Kaiserrecht

Das Kaiserrecht war im Mittelalter ab dem 13. Jahrhundert zunächst die Bezeichnung für die deutschen Reichsgesetze und auch für das römische Recht des Heiligen Römischen Reiches. Es gründete sich auf dem im Investiturstreit ausgeprägten Gedanken, dass die weltliche Autorität des Kaisers Grundlage des erlassenen Rechts war, nicht dagegen die spirituelle Komponente der Kaiser- und Reichsidee. Den Gegensatz zum Kaiserrecht bildet häufig das kirchliche Recht.

Die deutschen Kaiser betrachteten die römischen Imperatoren als ihre Vorfahren in der Weltherrschaft (vgl. auch Translatio imperii). Römisches Recht wurde zum Vorbild absoluter, universeller Herrschaft.

Auch Rechtsbücher, die im Hochmittelalter vor der gelehrten Rezeption des römischen Rechts entstanden, wurden als Kaiserrecht bezeichnet, weil sie zur Erhöhung ihrer Autorität dem Kaiser zugeschrieben wurden. Das gilt vor allem für den Schwabenspiegel und das so genannte Kleine Kaiserrecht (entstanden vermutlich in Frankfurt am Main um 1350), beide beruhend auf dem Sachsenspiegel, seltener auch für den Sachsenspiegel selbst. Neue Forschung belegt, dass von der Forschung bisher als Einbeziehung des römischen Rechts gewertete Bezüge auf das Kaiserrecht im Stadtrecht von Lüneburg aus 1401 und in zahlreichen weiteren Quellen tatsächlich den Schwabenspiegel meinten.[1]

Römische Kaiserzeit

Ferner werden die allgemeinen Anordnungen (constitutiones) und Gesetze (leges) der römischen Kaiser als Kaiserrecht bezeichnet. Zu den Konstitutionen werden die Edikte (edicta), generell-abstrakte Regelungen, die materiell-rechtlich gesetzesgleiche Anordnungen waren (etwa das Höchstpreisedikt unter Diokletian) und Dekrete (decreta), Gerichtsentscheidungen des Kaisers mit präjudizieller Wirkung (Urteile). Verbindliche Rechtsauskünfte, die auf Anträge von Amtsträgern oder auch Privaten ergingen, waren im ersten Fall die epistulae, im zweiten Reskripte (rescripta). Rechts- und Dienstanweisungen an Beamte, die sogenannten mandata, enthielten Regelungen zu Pflichten und Rechte Betroffener.
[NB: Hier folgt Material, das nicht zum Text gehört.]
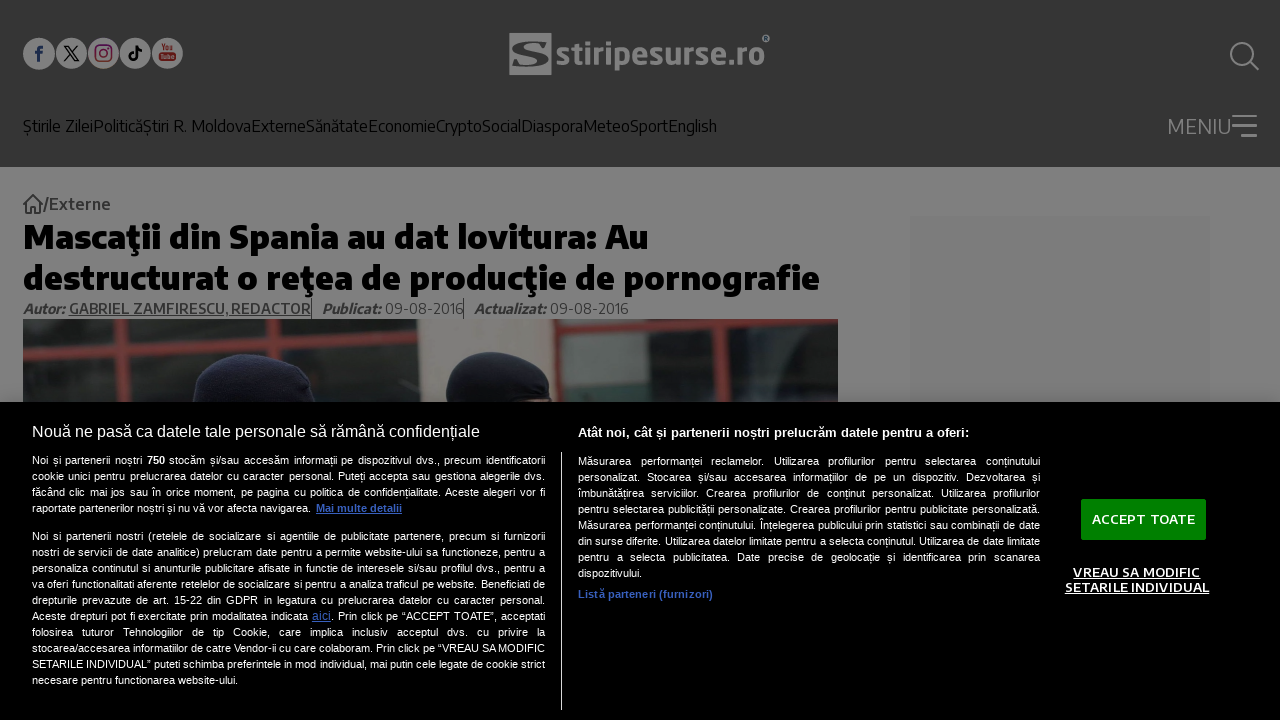

--- FILE ---
content_type: text/javascript;charset=utf-8
request_url: https://p1cluster.cxense.com/p1.js
body_size: 101
content:
cX.library.onP1('3t063m5snm5fq23qa5rlnffsax');


--- FILE ---
content_type: text/javascript;charset=utf-8
request_url: https://id.cxense.com/public/user/id?json=%7B%22identities%22%3A%5B%7B%22type%22%3A%22ckp%22%2C%22id%22%3A%22mkjbjxbz8zjro0nw%22%7D%2C%7B%22type%22%3A%22lst%22%2C%22id%22%3A%223t063m5snm5fq23qa5rlnffsax%22%7D%2C%7B%22type%22%3A%22cst%22%2C%22id%22%3A%223t063m5snm5fq23qa5rlnffsax%22%7D%5D%7D&callback=cXJsonpCB1
body_size: 208
content:
/**/
cXJsonpCB1({"httpStatus":200,"response":{"userId":"cx:1mco3f9kqzzvi3o9b57p8zjjxc:36fhurjk19vz8","newUser":false}})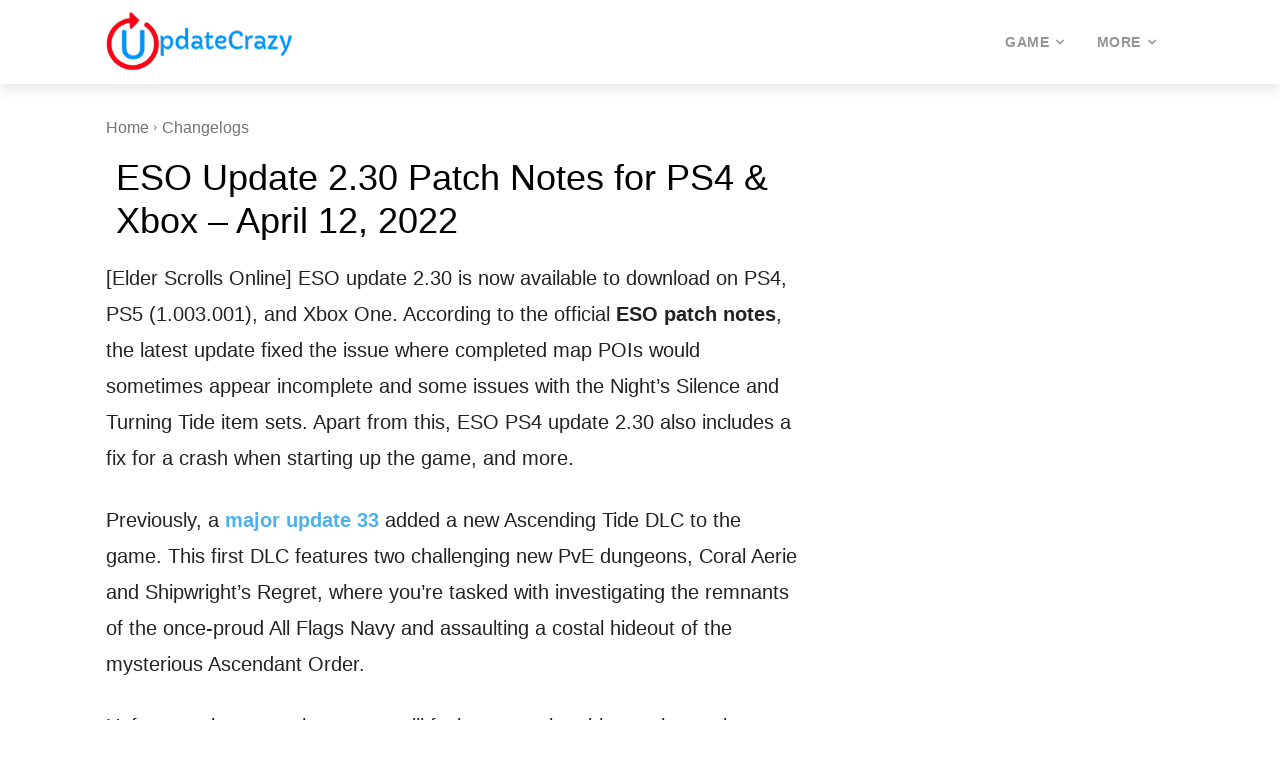

--- FILE ---
content_type: text/html; charset=utf-8
request_url: https://www.google.com/recaptcha/api2/aframe
body_size: 269
content:
<!DOCTYPE HTML><html><head><meta http-equiv="content-type" content="text/html; charset=UTF-8"></head><body><script nonce="RWX9HHVaXWf3LlgUcRx7xA">/** Anti-fraud and anti-abuse applications only. See google.com/recaptcha */ try{var clients={'sodar':'https://pagead2.googlesyndication.com/pagead/sodar?'};window.addEventListener("message",function(a){try{if(a.source===window.parent){var b=JSON.parse(a.data);var c=clients[b['id']];if(c){var d=document.createElement('img');d.src=c+b['params']+'&rc='+(localStorage.getItem("rc::a")?sessionStorage.getItem("rc::b"):"");window.document.body.appendChild(d);sessionStorage.setItem("rc::e",parseInt(sessionStorage.getItem("rc::e")||0)+1);localStorage.setItem("rc::h",'1768967495805');}}}catch(b){}});window.parent.postMessage("_grecaptcha_ready", "*");}catch(b){}</script></body></html>

--- FILE ---
content_type: application/javascript; charset=utf-8
request_url: https://fundingchoicesmessages.google.com/f/AGSKWxXMXQRdkE-MJ84SCyaEzXD81LF0bHVHSWon_jd8vZooxFVXJvt3act6T_KGGuAVkwNGio2c_ZpciGNNZ-R-lJpcFl6aj_Yg_BQHJIUVTeu59yAHUBClO-GsX9p3vyNuJsYTdFf-867WBCSvLqFO1lpHoP98pAEygEXe5TZIsBHShipq3PbqQ_g0aQvk/_-728.90./ad-300x254._ad_div=/980x90./adblock_detector2.
body_size: -1291
content:
window['7966b50a-7d8a-451d-9d07-b4fedfc447e2'] = true;

--- FILE ---
content_type: application/javascript; charset=utf-8
request_url: https://fundingchoicesmessages.google.com/f/AGSKWxXHs4rBtY-ZmRg9aB6r_RKpjbe75LR2iJsOX5HL1pyyUviGJNsKYhgscbP8tMGKDMYbFsWfHQI4-Hn3_Nm3VLtb9F2a5JyD4UkwRWdLybl7jYLEXpw8bwvQS4K8SfQad-_ui5h7ww==?fccs=W251bGwsbnVsbCxudWxsLG51bGwsbnVsbCxudWxsLFsxNzY4OTY3NDk2LDUyMzAwMDAwMF0sbnVsbCxudWxsLG51bGwsW251bGwsWzcsMTksNiwxMCwxOCwxM10sbnVsbCxudWxsLG51bGwsbnVsbCxudWxsLG51bGwsbnVsbCxudWxsLG51bGwsMV0sImh0dHBzOi8vdXBkYXRlY3JhenkuY29tL2Vzby11cGRhdGUtMi0zMC1wYXRjaC1ub3Rlcy1mb3ItcHM0LXhib3gtYXByaWwtMTItMjAyMi8iLG51bGwsW1s4LCI5b0VCUi01bXFxbyJdLFs5LCJlbi1VUyJdLFsxOSwiMiJdLFsyNCwiIl0sWzI5LCJmYWxzZSJdLFsyMSwiW1tbWzUsMSxbMF1dLFsxNzY4OTY3NDk2LDM1OTgyOTAwMF0sWzEyMDk2MDBdXV1dIl1dXQ
body_size: 187
content:
if (typeof __googlefc.fcKernelManager.run === 'function') {"use strict";this.default_ContributorServingResponseClientJs=this.default_ContributorServingResponseClientJs||{};(function(_){var window=this;
try{
var qp=function(a){this.A=_.t(a)};_.u(qp,_.J);var rp=function(a){this.A=_.t(a)};_.u(rp,_.J);rp.prototype.getWhitelistStatus=function(){return _.F(this,2)};var sp=function(a){this.A=_.t(a)};_.u(sp,_.J);var tp=_.ed(sp),up=function(a,b,c){this.B=a;this.j=_.A(b,qp,1);this.l=_.A(b,_.Pk,3);this.F=_.A(b,rp,4);a=this.B.location.hostname;this.D=_.Fg(this.j,2)&&_.O(this.j,2)!==""?_.O(this.j,2):a;a=new _.Qg(_.Qk(this.l));this.C=new _.dh(_.q.document,this.D,a);this.console=null;this.o=new _.mp(this.B,c,a)};
up.prototype.run=function(){if(_.O(this.j,3)){var a=this.C,b=_.O(this.j,3),c=_.fh(a),d=new _.Wg;b=_.hg(d,1,b);c=_.C(c,1,b);_.jh(a,c)}else _.gh(this.C,"FCNEC");_.op(this.o,_.A(this.l,_.De,1),this.l.getDefaultConsentRevocationText(),this.l.getDefaultConsentRevocationCloseText(),this.l.getDefaultConsentRevocationAttestationText(),this.D);_.pp(this.o,_.F(this.F,1),this.F.getWhitelistStatus());var e;a=(e=this.B.googlefc)==null?void 0:e.__executeManualDeployment;a!==void 0&&typeof a==="function"&&_.To(this.o.G,
"manualDeploymentApi")};var vp=function(){};vp.prototype.run=function(a,b,c){var d;return _.v(function(e){d=tp(b);(new up(a,d,c)).run();return e.return({})})};_.Tk(7,new vp);
}catch(e){_._DumpException(e)}
}).call(this,this.default_ContributorServingResponseClientJs);
// Google Inc.

//# sourceURL=/_/mss/boq-content-ads-contributor/_/js/k=boq-content-ads-contributor.ContributorServingResponseClientJs.en_US.9oEBR-5mqqo.es5.O/d=1/exm=ad_blocking_detection_executable,kernel_loader,loader_js_executable,monetization_cookie_state_migration_initialization_executable,optimization_state_updater_executable,web_iab_us_states_signal_executable,web_monetization_wall_executable/ed=1/rs=AJlcJMwtVrnwsvCgvFVyuqXAo8GMo9641A/m=cookie_refresh_executable
__googlefc.fcKernelManager.run('\x5b\x5b\x5b7,\x22\x5b\x5bnull,\\\x22updatecrazy.com\\\x22,\\\x22AKsRol9CB2GWUxA4IEPsa_CDVM3Zj5jdZ-a3VfrpqPU416dByEfX1yoDKfledpwgFPj55GeXtnUXF0xwfdl_gihxR0iZ_VQ0B_uyyJZM321WYx6VuQSJ-XBe8rlIM5S86qFDU0K8YrFocnzj0A31yJo7BYKeeghG-A\\\\u003d\\\\u003d\\\x22\x5d,null,\x5b\x5bnull,null,null,\\\x22https:\/\/fundingchoicesmessages.google.com\/f\/AGSKWxWtw7ELkFCw_2OhpjLh2LnrmpbRwVzH5SRhjh0TpbIznhGBcjDel9CJ8AYMYdm6X2iq2VX-iEPOsXN2Tqtk1jBEtLc6fIPxFO6o2UAzTkB9u32Uwt7CL-5CbzMUMseDqrb2cxkaJg\\\\u003d\\\\u003d\\\x22\x5d,null,null,\x5bnull,null,null,\\\x22https:\/\/fundingchoicesmessages.google.com\/el\/AGSKWxVrkraQwZPsSUfDRwL1uvMoU9MmHfNQPNOdUQca5TOOfatmT2w26GZJsJ20GAFXl02jvXjEGAwK0B6UIDsBnOBgSiiT1hvoiQlF6qGRZCtJVGnJWn8BDtQBXYbAVc0XdiQ87DAnWg\\\\u003d\\\\u003d\\\x22\x5d,null,\x5bnull,\x5b7,19,6,10,18,13\x5d,null,null,null,null,null,null,null,null,null,1\x5d\x5d,\x5b3,1\x5d\x5d\x22\x5d\x5d,\x5bnull,null,null,\x22https:\/\/fundingchoicesmessages.google.com\/f\/AGSKWxUYWw6_2GbsGcNG-y1vvXIQOAKghBBxxCiHZRXcdd2gl70SWROs-Csn-Dnc7i4WfKiY9B7jgvBku9cGOtcnA0MTInsY_ovq5qux7JuP83SycDQfOXzIaUr-fH-NCW2DcsxSoq6_IQ\\u003d\\u003d\x22\x5d\x5d');}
Konstitutionen wurden ebenso wie Gesetze gesammelt. Kaiser Justinian erließ als eigenes Kaiserrecht die Novellae und früheres Kaiserrecht, den Codex Iustinianus – beide enthalten in der spätantiken Gesamtdarstellung, dem später so genannten Corpus iuris civilis. Bereits der Codex Theodosianus enthielt kaiserrechtliche Vorschriften.

Literatur

  • Max Kaser: Römische Rechtsquellen und angewandte Juristenmethode. In: Forschungen zum Römischen Recht, Band 36, Böhlau, Wien/Köln/Graz 1986, ISBN 3-205-05001-0. S. 17 f.; 91 f; 186.
  • Max Kaser: Das Römische Privatrecht. (= Handbuch der Altertumswissenschaft. Abteilung 10: Rechtsgeschichte des Altertums. Band 3.3.1: Das altrömische, das vorklassische und klassische Recht). C.H.Beck, München 1955, 2. Auflage 1971. Erster Abschnitt. S. 166; 177; 187 f.
  • Hartmut Leppin: Die Gesetzgebung Iustinians – der Kaiser und sein Recht. In: Karl-Joachim Hölkeskamp, Elke Stein-Hölkeskamp (Hrsg.): Erinnerungsorte der Antike. Die römische Welt. Beck, München 2006, ISBN 3-406-54682-X, S. 457–466, (Knappe Einführung auf dem neuesten Forschungsstand und mit weiterführenden Literaturangaben.).
  • Peter Oestmann: Der Schwabenspiegel als norddeutsches Kaiserrecht. In: Zeitschrift der Savigny-Stiftung für Rechtsgeschichte, Germanistische Abteilung (ZRGG) Bd. 141 (2024), ISSN 0323-4045, S. 88–155.

Anmerkungen

  1. Peter Oestmann, Der Schwabenspiegel als norddeutsches Kaiserrecht. In: Zeitschrift der Savigny-Stiftung für Rechtsgeschichte, Germanistische Abteilung, 2024, S. 88–155, insbesondere S. 94–96, 107 f., 137, 145, 153.